>> BEGIN Records supplied

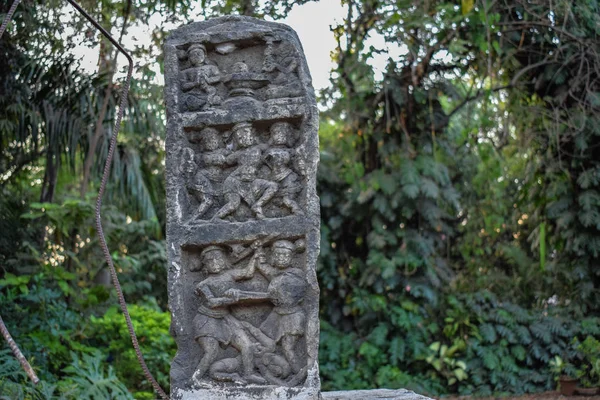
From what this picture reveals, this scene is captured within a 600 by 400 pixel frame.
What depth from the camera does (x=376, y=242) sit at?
8523mm

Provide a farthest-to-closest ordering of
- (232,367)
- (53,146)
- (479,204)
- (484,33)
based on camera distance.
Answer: (479,204), (53,146), (484,33), (232,367)

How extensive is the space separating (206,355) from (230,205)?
86 cm

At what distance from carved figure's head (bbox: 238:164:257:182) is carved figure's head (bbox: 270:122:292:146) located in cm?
20

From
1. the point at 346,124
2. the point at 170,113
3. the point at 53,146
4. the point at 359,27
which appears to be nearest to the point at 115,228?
the point at 53,146

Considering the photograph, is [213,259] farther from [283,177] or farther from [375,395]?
[375,395]

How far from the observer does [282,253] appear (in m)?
4.43

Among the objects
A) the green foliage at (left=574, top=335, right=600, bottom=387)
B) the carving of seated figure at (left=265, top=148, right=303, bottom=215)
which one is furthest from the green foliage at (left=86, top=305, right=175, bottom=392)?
the green foliage at (left=574, top=335, right=600, bottom=387)

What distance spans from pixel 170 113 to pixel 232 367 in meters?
1.52

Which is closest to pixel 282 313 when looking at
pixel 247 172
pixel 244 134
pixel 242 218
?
pixel 242 218

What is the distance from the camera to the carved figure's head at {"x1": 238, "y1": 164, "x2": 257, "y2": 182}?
179 inches

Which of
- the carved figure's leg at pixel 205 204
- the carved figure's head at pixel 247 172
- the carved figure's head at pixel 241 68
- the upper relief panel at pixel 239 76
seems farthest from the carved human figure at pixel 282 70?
the carved figure's leg at pixel 205 204

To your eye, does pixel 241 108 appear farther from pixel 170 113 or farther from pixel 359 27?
pixel 359 27

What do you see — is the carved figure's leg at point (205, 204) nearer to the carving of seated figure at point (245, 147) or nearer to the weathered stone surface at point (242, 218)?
the weathered stone surface at point (242, 218)

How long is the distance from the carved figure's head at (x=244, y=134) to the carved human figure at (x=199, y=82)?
0.71 ft
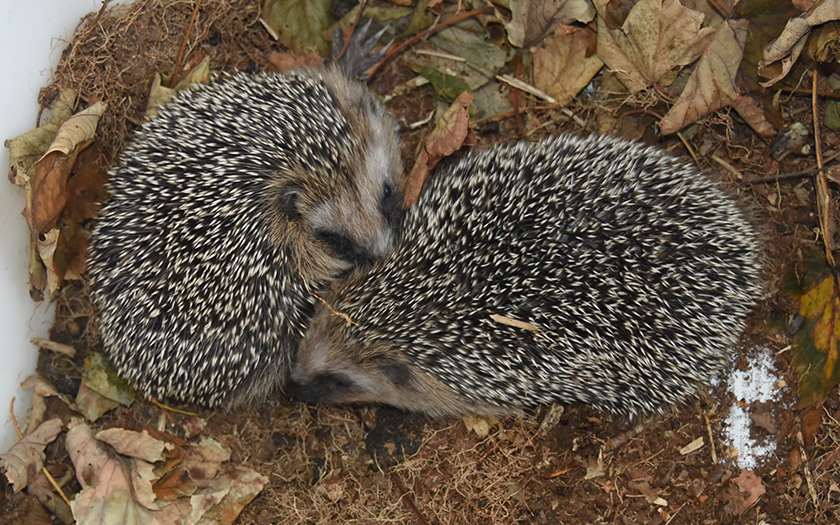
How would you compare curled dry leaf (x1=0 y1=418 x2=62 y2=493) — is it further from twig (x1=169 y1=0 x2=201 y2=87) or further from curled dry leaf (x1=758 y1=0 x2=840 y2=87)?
curled dry leaf (x1=758 y1=0 x2=840 y2=87)

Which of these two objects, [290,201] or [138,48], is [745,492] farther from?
[138,48]

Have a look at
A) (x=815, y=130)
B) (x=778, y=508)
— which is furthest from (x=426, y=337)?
(x=815, y=130)

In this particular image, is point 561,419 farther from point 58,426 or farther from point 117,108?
point 117,108

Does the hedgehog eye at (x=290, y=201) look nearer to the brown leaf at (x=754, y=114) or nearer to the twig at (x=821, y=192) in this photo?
the brown leaf at (x=754, y=114)

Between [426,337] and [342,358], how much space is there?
22.6 inches

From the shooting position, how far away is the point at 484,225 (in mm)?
3078

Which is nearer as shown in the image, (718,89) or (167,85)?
(718,89)

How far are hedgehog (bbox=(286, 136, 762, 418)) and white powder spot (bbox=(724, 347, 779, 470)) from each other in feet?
1.41

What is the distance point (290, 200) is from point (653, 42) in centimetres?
228

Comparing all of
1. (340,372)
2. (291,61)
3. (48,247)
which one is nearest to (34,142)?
(48,247)

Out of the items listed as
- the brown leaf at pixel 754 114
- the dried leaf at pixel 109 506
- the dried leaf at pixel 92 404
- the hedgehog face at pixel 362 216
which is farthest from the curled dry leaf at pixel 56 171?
the brown leaf at pixel 754 114

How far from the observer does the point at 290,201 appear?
11.6ft

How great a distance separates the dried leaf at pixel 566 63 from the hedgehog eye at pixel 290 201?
1652 millimetres

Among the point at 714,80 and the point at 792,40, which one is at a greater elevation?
the point at 792,40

>> END Records supplied

What is needed: Return exactly, and only, the line containing "How far are" and every line after it through the end of the material.

Answer in full:
How far are hedgehog (bbox=(286, 136, 762, 418)) and white powder spot (bbox=(724, 347, 779, 470)) from each other in feet?
1.41

What is the distance point (290, 200) is from point (653, 42) in centimetres?
228

Comparing all of
1. (340,372)
2. (291,61)
3. (48,247)
which one is nearest to (34,142)?
(48,247)

Out of the items listed as
- the brown leaf at pixel 754 114
- the dried leaf at pixel 109 506
- the dried leaf at pixel 92 404
- the hedgehog face at pixel 362 216
which is farthest from the curled dry leaf at pixel 56 171?
the brown leaf at pixel 754 114

How far from the observer does the point at 290,201 appear?
11.6ft

How great a distance separates the dried leaf at pixel 566 63 from the hedgehog eye at pixel 290 201?
1652 millimetres

Among the point at 714,80 and the point at 792,40, which one is at a greater elevation?
the point at 792,40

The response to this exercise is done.